> Problem statement
Please carry on the governance statement about the 2018 QCA Code below, starting after its final sentence, not the material that comes after it.

The 2018 Quoted Companies Alliance Code (the "2018 Code")

Following the introduction of the Quoted Companies Alliance Corporate Governance Code 2023 (the ‘2023 Code’) which applies to financial years beginning on or after 1 April 2024, the Board has decided to continue to adopt, and comply with, the 2018 Quoted Companies Alliance Corporate Governance Code (the ‘2018 Code’) for the current year and will report against the 2023 Code in next year’s Annual Report. 

The 2018 Code requires us to apply the principles as set out above and to publish certain related disclosures in our annual report, on our website, or a combination of the two. Having reviewed the principles in 2024, we reconfirm that we have followed the 2018 Code’s recommendations and have therefore provided disclosure relating to Principles 2, 3 and 9, as well as those aspects of Principles 8 and 10 recommended to be disclosed on this website and cover the remaining Principles in our annual report and accounts for the year ending 30 November 2024.

> Collected material
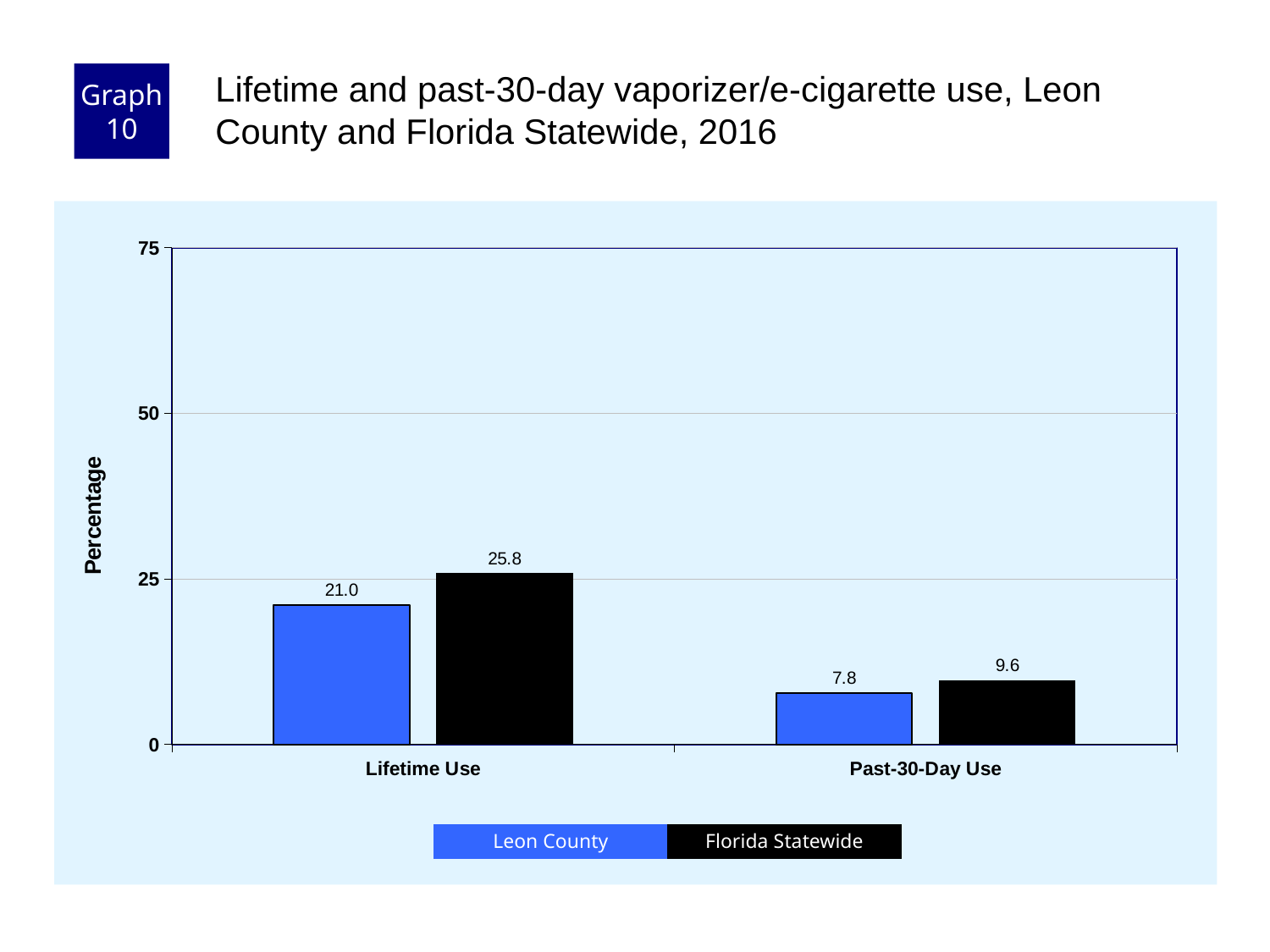
What is the difference between the Florida Statewide and Leon County values for Past-30-Day Use? 1.8 What is the difference between the Florida Statewide and Leon County values for Lifetime Use? 4.8 Which bar has the highest value on the chart? Florida Statewide, Lifetime Use Which bar has the lowest value on the chart? Leon County, Past-30-Day Use What is the Florida Statewide value for Past-30-Day Use? 9.6 For Past-30-Day Use, which is larger: Leon County or Florida Statewide? Florida Statewide Is the Florida Statewide value for Lifetime Use greater or less than 25? greater What type of chart is shown on the slide? Bar chart What is the Leon County value for Lifetime Use? 21.0 What is the Florida Statewide value for Lifetime Use? 25.8 How many series does the legend list? 2 What is the Leon County value for Past-30-Day Use? 7.8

> Exercise answer
Principle 1:
Establish a strategy and business model which promote long-term value for shareholders

Synectics is a leader in advanced security and surveillance solutions. The Group’s strategy and business model is described in the Strategic Report on pages 2 to 47 of the Company's 2024 Annual Report and Accounts.

Principle 2:
Seek to understand and meet shareholder needs and expectations

The Directors acknowledge their duty under Section 172(1) of the Companies Act 2006 and have acted in a way they consider, in good faith, has promoted the success of the Company for the benefit of its members as a whole. In making decisions throughout the year ended 30 November 2024, they have duly considered all the stakeholders and matters outlined in Section 172(1) (a–f).

 

The Company’s values, together with internal policies and procedures, enable Synectics to uphold high standards of business conduct. Our commitment to the relationships with all stakeholders as true long-term partners is fundamental to the way we achieve sustainable growth and financial returns. Our engagement with them sets the context for the Company’s strategy.

 

We consider our key stakeholders to be our people, partners, customers, investors and the communities we operate in. Ongoing engagement with all our stakeholders is important in any strategic decision-making, with formal and informal feedback from stakeholders being shared at Board meetings and used to inform and influence key matters and decisions made by the Board during 2024.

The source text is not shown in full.